--- SELECTED EXTRACT ---
Sunday, 2 September 2012

Antisect & Sacrilege - Live at the Mermaid, Birmingham, 5.4.1986



If you thought I couldn't have a worse-sounding live tape than the previous post, I am about to prove you wrong. However, as I said before, don't let the sound quality put you off, especially when we are dealing today with two classical, genre-defining bands like Antisect and Sacrilege.

Sometimes, it is difficult to step back and try to describe bands one has loved for so long. If you have never heard Antisect and Sacrilege, I envy you since you'll be in for quite a discovery. If you have (as it is more likely), you'll be happy to hear live performances of both bands at the peak of their abilities and if the sound doesn't do them justice, I'm sure you understand that the recording conditions of the time and place didn't really allow for a top-quality job.
--- DATA EXTRACT ---
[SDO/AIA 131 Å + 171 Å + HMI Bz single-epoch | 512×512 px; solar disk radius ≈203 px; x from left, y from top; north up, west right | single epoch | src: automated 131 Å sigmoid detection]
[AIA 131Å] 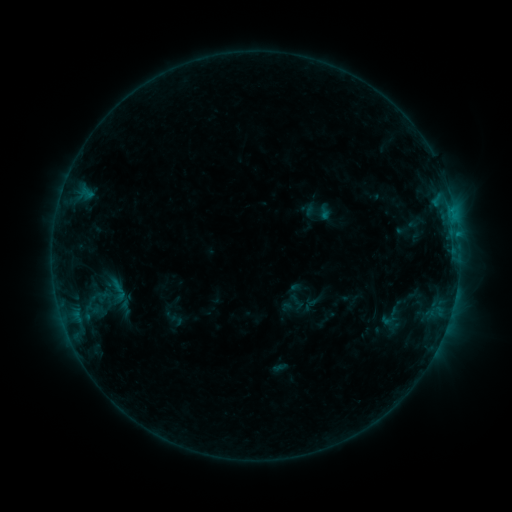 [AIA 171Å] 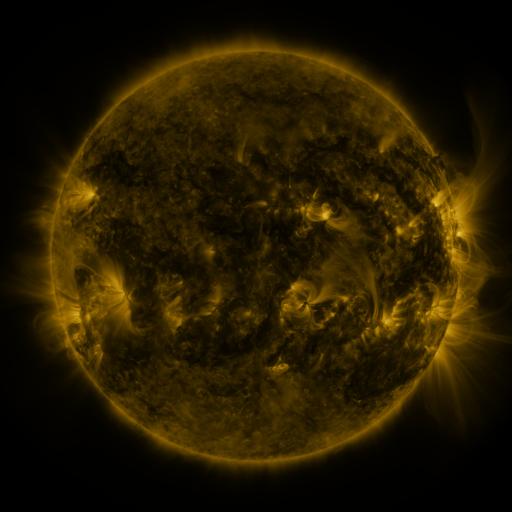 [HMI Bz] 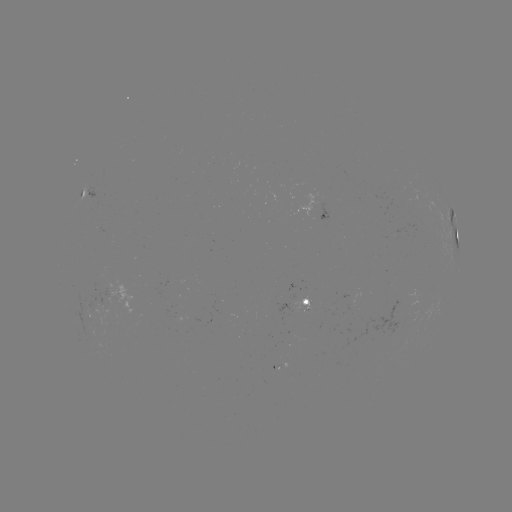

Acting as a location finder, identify sigmoid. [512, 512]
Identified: [118, 289].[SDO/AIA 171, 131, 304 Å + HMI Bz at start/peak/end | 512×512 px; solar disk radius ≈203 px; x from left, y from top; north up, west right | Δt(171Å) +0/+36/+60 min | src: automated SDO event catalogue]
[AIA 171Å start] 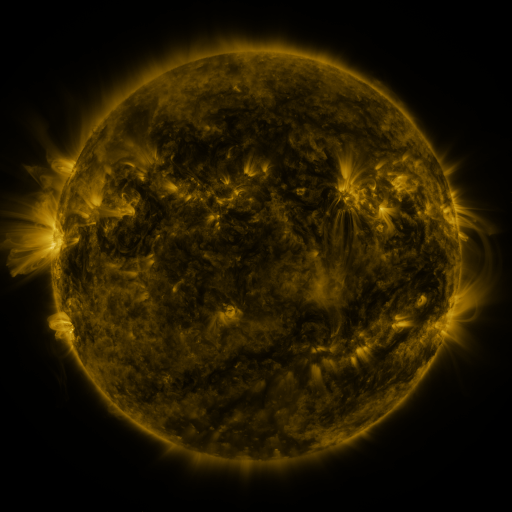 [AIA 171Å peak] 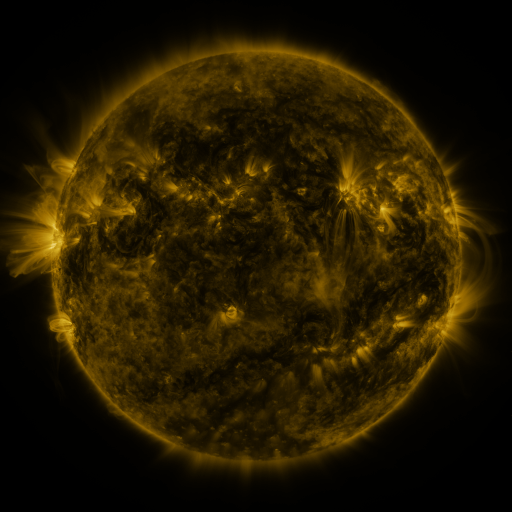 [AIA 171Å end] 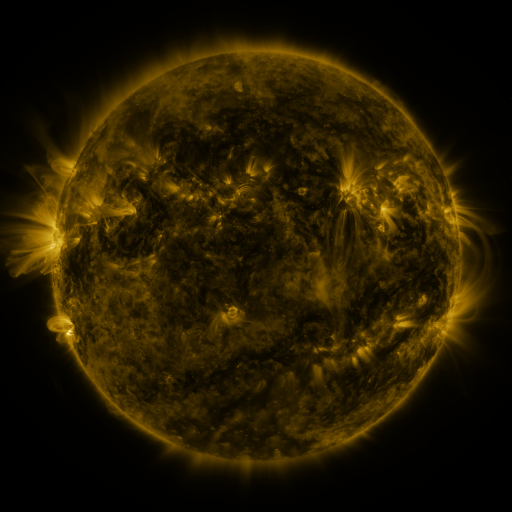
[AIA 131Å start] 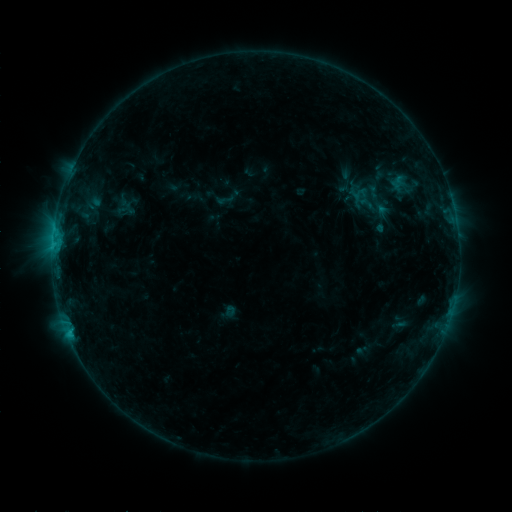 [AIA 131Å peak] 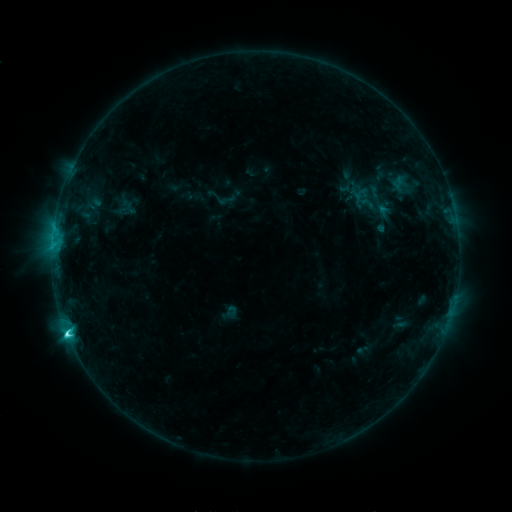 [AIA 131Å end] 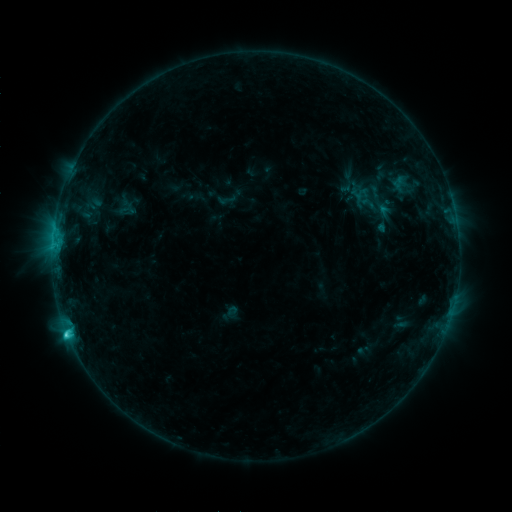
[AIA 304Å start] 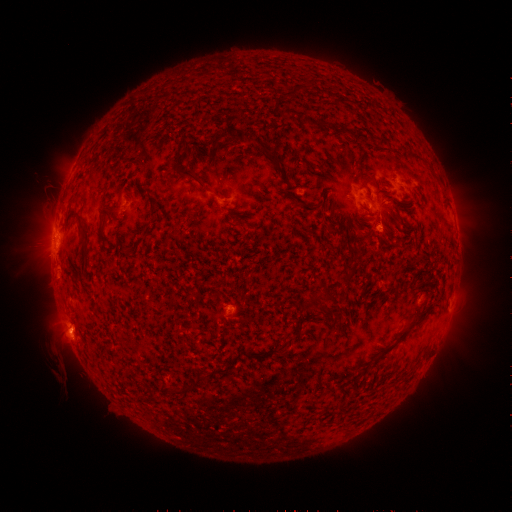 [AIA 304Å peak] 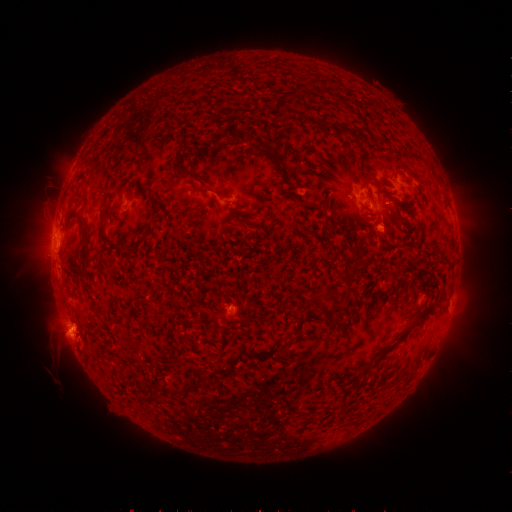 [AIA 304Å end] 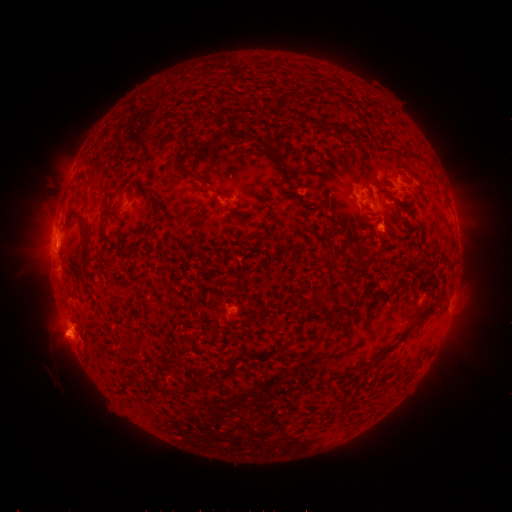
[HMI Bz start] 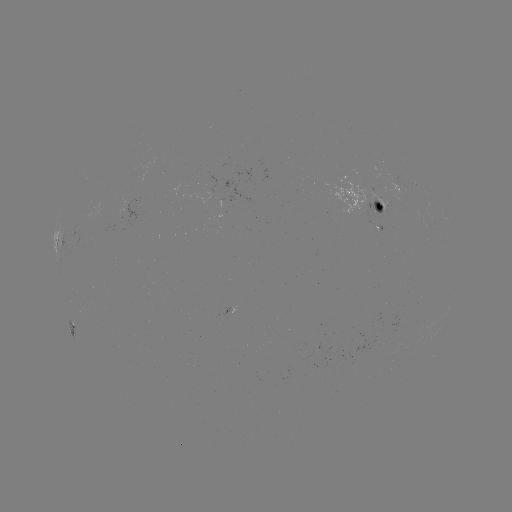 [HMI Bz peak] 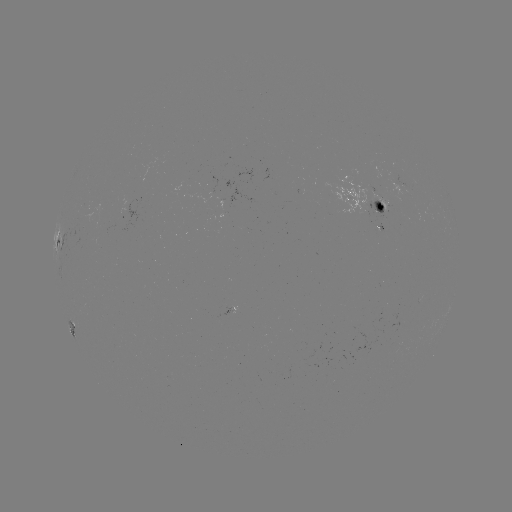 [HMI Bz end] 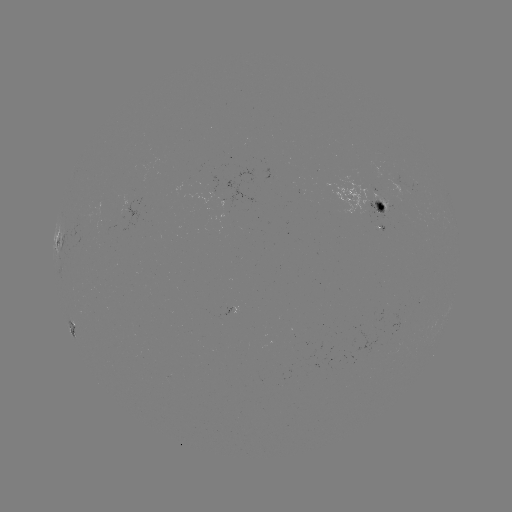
---
Repeat the part of the post about the Antisect and Sacrilege live tape between "Sometimes, it is" and "a top-quality job.", inclusive. The listing isn't needed for anything here.

SOLUTION BELOW:
Sometimes, it is difficult to step back and try to describe bands one has loved for so long. If you have never heard Antisect and Sacrilege, I envy you since you'll be in for quite a discovery. If you have (as it is more likely), you'll be happy to hear live performances of both bands at the peak of their abilities and if the sound doesn't do them justice, I'm sure you understand that the recording conditions of the time and place didn't really allow for a top-quality job.